== SUPPLIED DATA
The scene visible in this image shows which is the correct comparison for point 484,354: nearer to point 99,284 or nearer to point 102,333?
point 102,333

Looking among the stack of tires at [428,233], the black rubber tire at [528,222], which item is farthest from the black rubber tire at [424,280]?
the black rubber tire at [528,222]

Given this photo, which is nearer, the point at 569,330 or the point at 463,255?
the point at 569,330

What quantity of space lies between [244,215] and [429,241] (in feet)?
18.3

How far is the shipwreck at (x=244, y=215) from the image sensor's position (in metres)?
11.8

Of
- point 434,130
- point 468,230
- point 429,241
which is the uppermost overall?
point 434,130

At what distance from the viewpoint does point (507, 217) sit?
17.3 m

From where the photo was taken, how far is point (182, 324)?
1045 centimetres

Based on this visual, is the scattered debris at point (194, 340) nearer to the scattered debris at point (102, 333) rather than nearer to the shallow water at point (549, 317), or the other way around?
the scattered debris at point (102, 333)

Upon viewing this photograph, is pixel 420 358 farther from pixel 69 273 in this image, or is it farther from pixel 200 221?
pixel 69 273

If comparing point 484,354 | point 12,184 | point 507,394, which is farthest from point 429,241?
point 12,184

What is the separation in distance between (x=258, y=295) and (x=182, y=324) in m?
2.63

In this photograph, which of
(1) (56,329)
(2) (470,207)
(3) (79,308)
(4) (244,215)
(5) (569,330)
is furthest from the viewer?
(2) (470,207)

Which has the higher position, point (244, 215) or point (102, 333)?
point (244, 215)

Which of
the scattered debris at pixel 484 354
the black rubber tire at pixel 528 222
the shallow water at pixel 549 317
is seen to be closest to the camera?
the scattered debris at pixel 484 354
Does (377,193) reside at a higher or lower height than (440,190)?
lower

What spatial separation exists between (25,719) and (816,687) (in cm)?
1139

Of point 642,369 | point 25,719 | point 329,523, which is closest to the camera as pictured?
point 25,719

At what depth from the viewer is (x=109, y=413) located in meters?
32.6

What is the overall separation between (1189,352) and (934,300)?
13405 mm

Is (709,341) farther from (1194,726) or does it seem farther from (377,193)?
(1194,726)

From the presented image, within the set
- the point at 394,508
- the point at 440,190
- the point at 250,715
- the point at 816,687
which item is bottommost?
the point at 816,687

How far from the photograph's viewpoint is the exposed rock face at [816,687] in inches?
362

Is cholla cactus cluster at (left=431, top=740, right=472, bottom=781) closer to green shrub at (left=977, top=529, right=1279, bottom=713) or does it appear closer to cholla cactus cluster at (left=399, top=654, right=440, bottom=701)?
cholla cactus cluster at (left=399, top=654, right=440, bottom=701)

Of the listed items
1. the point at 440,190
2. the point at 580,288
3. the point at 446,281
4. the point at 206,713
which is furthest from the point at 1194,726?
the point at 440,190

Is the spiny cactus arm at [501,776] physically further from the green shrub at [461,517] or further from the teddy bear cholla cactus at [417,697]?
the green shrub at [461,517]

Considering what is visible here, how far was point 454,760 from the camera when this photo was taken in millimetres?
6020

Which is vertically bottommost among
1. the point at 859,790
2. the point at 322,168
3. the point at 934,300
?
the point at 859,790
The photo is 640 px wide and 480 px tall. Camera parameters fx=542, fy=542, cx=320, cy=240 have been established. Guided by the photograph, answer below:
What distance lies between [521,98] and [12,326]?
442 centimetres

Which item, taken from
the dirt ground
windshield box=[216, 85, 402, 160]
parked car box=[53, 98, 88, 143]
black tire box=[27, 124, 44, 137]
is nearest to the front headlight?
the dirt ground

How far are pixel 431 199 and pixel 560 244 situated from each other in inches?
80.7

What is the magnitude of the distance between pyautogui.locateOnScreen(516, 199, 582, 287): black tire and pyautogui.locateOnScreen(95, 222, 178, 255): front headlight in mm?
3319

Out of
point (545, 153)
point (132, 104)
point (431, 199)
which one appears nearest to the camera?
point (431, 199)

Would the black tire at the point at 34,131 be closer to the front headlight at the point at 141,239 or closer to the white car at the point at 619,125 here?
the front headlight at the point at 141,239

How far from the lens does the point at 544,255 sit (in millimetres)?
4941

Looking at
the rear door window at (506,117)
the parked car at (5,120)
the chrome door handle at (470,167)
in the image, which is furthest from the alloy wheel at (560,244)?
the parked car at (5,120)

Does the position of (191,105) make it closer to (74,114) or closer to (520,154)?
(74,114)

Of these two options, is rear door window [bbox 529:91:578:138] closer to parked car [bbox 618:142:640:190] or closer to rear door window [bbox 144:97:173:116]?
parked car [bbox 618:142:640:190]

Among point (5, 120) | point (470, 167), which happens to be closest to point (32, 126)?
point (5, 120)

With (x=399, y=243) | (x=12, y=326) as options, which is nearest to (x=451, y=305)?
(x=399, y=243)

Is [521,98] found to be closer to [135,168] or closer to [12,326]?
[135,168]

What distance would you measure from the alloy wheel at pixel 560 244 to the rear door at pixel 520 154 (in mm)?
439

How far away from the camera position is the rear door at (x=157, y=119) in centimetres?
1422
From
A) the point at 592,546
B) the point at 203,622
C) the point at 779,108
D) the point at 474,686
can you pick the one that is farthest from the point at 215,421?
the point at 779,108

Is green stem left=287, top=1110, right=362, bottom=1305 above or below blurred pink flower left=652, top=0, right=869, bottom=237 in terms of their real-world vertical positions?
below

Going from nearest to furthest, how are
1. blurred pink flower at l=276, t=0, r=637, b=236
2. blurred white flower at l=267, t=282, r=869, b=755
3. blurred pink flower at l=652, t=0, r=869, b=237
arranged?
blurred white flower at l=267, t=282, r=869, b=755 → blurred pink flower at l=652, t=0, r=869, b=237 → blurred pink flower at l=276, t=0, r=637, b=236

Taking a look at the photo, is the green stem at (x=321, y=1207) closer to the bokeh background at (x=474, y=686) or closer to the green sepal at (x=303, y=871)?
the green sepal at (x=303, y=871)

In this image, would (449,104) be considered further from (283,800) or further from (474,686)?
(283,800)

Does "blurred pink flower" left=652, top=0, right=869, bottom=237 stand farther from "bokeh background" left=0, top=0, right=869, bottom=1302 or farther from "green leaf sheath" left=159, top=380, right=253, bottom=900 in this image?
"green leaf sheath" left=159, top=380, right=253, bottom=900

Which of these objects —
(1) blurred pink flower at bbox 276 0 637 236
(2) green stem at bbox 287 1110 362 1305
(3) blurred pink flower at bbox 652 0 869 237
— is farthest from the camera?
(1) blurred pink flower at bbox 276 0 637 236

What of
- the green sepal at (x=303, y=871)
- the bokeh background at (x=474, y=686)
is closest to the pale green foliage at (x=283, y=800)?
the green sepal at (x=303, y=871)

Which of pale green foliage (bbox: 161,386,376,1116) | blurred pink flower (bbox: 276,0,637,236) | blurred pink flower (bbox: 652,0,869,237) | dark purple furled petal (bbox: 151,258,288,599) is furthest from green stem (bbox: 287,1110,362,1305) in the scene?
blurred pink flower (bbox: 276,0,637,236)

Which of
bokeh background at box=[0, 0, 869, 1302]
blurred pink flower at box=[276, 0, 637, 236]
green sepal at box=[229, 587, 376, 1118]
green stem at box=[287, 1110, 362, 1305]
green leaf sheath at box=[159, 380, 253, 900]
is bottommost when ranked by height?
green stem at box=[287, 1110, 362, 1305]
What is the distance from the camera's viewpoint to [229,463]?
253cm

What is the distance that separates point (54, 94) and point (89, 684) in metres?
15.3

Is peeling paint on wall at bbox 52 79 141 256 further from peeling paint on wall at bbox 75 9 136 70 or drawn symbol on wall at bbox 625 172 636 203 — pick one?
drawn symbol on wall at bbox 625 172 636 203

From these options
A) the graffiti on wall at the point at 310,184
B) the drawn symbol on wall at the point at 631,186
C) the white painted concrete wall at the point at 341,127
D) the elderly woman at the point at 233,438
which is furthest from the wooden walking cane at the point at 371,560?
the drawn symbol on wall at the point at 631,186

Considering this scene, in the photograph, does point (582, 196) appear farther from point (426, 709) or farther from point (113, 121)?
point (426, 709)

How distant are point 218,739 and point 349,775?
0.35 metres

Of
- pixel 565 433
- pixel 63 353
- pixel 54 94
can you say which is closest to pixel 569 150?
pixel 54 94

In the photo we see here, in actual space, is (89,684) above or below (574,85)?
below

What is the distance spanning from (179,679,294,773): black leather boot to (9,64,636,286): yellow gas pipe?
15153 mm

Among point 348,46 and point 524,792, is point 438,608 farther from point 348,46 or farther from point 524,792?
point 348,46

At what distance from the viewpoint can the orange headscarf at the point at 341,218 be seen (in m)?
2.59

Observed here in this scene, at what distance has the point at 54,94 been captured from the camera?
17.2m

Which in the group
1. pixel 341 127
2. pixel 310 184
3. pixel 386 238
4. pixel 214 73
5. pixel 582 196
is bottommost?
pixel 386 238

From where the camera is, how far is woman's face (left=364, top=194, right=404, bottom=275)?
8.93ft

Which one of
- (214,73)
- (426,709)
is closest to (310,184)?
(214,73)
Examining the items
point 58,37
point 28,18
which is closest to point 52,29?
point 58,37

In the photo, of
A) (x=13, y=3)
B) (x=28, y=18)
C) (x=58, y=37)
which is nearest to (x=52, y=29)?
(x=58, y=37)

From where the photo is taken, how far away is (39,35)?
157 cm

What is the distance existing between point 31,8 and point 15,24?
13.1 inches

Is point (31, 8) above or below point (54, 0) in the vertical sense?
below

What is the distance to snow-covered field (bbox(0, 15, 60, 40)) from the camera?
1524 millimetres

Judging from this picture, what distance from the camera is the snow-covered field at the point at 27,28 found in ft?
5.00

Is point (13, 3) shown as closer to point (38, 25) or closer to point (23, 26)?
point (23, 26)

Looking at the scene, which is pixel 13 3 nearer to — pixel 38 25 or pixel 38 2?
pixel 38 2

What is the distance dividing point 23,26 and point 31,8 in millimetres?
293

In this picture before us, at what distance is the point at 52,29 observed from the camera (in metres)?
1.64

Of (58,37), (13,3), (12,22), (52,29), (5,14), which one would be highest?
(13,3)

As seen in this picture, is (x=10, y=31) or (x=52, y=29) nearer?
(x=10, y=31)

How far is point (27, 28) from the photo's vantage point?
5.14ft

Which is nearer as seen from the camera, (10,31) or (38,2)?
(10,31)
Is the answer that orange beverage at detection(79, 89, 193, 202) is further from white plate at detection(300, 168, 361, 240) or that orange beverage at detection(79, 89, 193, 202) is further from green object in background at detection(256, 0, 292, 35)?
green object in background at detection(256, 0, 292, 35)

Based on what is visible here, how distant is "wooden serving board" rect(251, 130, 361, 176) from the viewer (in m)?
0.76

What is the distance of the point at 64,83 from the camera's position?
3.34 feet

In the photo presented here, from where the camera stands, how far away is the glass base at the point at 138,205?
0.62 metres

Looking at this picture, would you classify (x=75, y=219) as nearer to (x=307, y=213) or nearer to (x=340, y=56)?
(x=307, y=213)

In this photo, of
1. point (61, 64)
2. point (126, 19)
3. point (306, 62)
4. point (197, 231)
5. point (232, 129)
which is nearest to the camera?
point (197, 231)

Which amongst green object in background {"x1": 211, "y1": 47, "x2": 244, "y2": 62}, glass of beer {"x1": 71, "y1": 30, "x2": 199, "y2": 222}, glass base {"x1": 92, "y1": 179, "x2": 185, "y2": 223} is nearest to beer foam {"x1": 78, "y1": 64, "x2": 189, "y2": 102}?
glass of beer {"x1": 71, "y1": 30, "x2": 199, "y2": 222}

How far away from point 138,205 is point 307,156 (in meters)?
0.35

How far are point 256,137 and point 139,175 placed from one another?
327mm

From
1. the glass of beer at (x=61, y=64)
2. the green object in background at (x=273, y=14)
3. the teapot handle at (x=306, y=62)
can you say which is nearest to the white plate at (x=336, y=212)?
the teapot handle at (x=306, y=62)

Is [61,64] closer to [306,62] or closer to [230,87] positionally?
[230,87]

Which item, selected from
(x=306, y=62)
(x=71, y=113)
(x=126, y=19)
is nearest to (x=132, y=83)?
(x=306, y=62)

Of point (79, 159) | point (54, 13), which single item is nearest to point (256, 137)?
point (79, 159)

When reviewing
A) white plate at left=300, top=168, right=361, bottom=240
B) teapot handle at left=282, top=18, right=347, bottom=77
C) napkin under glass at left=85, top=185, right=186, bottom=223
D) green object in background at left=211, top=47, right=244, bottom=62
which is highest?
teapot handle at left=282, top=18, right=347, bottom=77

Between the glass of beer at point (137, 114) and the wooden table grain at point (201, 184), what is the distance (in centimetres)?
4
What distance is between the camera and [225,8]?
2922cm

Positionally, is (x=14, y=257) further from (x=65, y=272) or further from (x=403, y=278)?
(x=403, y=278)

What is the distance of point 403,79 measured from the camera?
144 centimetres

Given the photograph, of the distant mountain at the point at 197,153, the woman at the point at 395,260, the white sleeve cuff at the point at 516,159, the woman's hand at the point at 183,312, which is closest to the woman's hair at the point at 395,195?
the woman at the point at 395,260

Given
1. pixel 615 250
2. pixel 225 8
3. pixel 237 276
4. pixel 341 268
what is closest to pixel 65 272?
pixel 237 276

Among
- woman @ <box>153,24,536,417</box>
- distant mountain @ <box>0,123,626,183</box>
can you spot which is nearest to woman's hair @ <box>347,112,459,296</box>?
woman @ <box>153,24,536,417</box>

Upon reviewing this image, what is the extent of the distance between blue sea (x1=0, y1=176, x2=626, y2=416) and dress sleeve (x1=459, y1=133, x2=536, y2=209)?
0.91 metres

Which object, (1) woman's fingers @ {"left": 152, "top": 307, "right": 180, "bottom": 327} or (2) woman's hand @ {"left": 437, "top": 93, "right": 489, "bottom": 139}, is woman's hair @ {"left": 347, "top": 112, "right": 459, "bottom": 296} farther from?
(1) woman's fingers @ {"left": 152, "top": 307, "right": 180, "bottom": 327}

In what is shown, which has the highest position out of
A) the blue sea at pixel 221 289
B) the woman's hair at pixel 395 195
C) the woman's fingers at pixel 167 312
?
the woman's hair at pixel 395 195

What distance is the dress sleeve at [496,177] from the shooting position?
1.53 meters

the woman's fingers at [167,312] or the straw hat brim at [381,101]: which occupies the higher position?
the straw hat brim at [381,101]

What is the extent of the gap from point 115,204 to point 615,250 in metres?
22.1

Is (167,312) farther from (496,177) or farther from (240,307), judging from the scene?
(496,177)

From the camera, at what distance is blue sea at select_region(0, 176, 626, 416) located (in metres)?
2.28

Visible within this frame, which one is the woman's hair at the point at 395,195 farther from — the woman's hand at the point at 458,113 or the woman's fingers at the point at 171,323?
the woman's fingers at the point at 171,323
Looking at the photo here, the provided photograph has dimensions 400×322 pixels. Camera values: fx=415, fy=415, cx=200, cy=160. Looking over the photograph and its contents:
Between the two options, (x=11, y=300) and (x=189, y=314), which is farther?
====
(TO DO)
Retype the stretch from the line that contains "Which object, (1)" through the end of the lines, copying each line exactly as it appears.

(TASK ANSWER)
Which object, (1) woman's fingers @ {"left": 152, "top": 307, "right": 180, "bottom": 327} or (2) woman's hand @ {"left": 437, "top": 93, "right": 489, "bottom": 139}, is woman's hair @ {"left": 347, "top": 112, "right": 459, "bottom": 296} farther from?
(1) woman's fingers @ {"left": 152, "top": 307, "right": 180, "bottom": 327}

In what is shown, which has the highest position out of
A) the blue sea at pixel 221 289
B) the woman's hair at pixel 395 195
C) the woman's fingers at pixel 167 312
?
the woman's hair at pixel 395 195

What distance is the dress sleeve at [496,177] from the shooting position?
1.53 meters

the woman's fingers at [167,312] or the straw hat brim at [381,101]: which occupies the higher position?
the straw hat brim at [381,101]

What is the extent of the gap from point 115,204 to point 615,250 in metres?
22.1

Is (167,312) farther from (496,177) or farther from (240,307), judging from the scene?
(496,177)

From the camera, at what distance is blue sea at select_region(0, 176, 626, 416) located (in metres)?
2.28

Visible within this frame, which one is the woman's hair at the point at 395,195 farther from — the woman's hand at the point at 458,113 or the woman's fingers at the point at 171,323?
the woman's fingers at the point at 171,323
Looking at the photo here, the provided photograph has dimensions 400×322 pixels. Camera values: fx=415, fy=415, cx=200, cy=160. Looking over the photograph and its contents:
Between the two options, (x=11, y=300) and (x=189, y=314), which is farther?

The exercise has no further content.